Your output should be the line with "phylum: Chordata" followed by every remaining line of the entries, reproduced exactly.

_ _ _

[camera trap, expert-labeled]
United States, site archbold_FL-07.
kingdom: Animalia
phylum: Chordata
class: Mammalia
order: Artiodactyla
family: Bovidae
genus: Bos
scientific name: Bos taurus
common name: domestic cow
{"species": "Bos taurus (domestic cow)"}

_ _ _

> Exercise solution
phylum: Chordata
class: Mammalia
order: Artiodactyla
family: Bovidae
genus: Bos
scientific name: Bos taurus
common name: domestic cow
{"species": "Bos taurus (domestic cow)"}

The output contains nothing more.